- GIVEN DATA:
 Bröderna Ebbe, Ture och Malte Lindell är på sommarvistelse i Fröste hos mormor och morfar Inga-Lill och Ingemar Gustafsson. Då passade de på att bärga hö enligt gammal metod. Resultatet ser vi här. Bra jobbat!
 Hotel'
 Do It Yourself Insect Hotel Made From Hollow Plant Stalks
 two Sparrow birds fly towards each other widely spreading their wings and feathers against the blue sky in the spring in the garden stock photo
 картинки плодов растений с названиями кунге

* * *

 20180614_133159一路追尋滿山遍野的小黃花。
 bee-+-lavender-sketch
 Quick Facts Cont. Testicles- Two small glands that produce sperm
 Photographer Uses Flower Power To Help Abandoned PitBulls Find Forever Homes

- WHAT THIS TASK INVOLVES: Respond with only the number of lines in the data that include the string "Hotel".

- TASK SOLUTION: 2